High continuity of care is prized by users of mental health services and lauded in health policy. It is especially important in long-term conditions like schizophrenia. However, it is not routinely measured, and therefore not often evaluated when service reorganisations take place. In addition, the impact of continuity of care on clinical outcomes is unclear.

Aims

We set out to examine continuity of care in people with schizophrenia, and to relate this to demographic variables and clinical outcomes.

Method

Pseudoanonymised community data from 5552 individuals with schizophrenia presenting over 11 years were examined for changes in continuity of care using the numbers of community teams caring for them and the Modified Modified Continuity Index (MMCI). These and demographic variables were related to clinical outcomes measured with the Health of the Nation Outcome Scales (HoNOS). Data were analysed using generalised estimating equations and multivariate marginal models.

Results

There was a significant decline in MMCI and significant worsening of HoNOS total scores over 11 years.
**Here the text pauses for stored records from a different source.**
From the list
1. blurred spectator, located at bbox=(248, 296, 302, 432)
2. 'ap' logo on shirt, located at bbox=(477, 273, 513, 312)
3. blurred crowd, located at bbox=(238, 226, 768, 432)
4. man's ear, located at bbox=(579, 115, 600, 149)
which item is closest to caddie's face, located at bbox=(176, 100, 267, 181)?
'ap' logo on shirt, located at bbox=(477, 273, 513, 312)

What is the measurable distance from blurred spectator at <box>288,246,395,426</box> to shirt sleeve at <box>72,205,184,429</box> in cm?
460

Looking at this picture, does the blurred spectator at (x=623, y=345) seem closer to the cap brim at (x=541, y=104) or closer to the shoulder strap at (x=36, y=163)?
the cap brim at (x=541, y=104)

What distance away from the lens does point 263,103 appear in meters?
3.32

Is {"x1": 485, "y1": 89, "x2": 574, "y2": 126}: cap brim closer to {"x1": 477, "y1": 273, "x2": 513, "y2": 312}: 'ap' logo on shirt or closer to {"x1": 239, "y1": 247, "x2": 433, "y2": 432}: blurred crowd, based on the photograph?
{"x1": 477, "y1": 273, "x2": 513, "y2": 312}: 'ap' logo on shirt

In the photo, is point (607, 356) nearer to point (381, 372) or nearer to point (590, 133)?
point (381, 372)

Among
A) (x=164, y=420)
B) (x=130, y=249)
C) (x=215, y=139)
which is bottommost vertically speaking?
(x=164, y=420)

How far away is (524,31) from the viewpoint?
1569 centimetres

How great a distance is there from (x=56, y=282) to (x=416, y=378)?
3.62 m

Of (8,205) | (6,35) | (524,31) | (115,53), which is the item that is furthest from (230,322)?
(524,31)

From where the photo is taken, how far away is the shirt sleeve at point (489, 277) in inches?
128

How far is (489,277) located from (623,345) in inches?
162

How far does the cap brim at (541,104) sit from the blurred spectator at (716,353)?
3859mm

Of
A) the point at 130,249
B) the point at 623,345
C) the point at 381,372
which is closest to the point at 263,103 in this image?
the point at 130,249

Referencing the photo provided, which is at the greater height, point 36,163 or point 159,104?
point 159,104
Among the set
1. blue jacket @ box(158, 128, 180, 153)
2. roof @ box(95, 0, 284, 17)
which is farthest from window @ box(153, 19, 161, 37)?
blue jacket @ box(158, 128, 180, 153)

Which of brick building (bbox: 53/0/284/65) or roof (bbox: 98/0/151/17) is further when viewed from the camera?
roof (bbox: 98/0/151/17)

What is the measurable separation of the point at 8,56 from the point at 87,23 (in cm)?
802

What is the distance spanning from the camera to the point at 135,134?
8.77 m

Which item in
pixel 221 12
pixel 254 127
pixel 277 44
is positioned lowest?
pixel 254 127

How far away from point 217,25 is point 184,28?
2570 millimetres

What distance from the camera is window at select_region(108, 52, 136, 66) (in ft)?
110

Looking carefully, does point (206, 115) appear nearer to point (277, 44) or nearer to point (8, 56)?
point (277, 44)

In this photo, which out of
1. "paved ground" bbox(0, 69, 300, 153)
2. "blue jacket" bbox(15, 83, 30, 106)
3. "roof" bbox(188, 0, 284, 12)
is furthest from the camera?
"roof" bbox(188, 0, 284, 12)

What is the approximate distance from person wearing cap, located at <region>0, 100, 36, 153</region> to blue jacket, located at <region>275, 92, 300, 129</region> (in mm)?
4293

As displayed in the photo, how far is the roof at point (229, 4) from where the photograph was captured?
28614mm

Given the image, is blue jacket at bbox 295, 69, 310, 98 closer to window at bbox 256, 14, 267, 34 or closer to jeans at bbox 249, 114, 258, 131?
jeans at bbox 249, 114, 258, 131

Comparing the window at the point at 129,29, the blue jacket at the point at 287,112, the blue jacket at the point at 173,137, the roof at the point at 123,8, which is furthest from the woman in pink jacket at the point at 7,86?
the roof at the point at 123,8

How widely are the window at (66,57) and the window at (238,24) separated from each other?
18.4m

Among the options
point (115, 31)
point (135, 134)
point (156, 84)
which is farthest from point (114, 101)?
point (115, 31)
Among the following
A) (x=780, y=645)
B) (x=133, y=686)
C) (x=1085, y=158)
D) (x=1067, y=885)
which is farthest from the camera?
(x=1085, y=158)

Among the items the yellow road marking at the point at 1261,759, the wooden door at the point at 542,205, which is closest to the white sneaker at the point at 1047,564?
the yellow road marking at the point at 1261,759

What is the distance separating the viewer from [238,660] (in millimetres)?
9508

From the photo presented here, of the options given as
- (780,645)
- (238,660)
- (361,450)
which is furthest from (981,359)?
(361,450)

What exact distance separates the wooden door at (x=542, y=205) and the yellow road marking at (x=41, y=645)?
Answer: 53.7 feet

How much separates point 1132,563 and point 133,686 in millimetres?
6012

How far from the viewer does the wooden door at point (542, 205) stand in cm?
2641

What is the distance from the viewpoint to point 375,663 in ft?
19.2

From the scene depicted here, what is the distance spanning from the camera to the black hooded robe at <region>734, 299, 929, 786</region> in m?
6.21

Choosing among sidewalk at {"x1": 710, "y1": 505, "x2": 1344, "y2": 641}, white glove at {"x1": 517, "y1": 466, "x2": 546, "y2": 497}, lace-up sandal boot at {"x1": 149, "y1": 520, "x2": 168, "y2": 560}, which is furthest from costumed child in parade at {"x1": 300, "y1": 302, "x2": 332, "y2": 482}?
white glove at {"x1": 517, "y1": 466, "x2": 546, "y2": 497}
Higher (worse) HoNOS scores were significantly and independently related to older age, later years and both lower MMCI and more teams caring for the individual in each year. Most HoNOS scales contributed to the higher total scores.

Conclusions

There is evidence of declining continuity of care in this 11-year study of people with schizophrenia, and of an independent effect of this on worse clinical outcomes. We suggest that this is related to reorganisation of services.

Declaration of interest

None.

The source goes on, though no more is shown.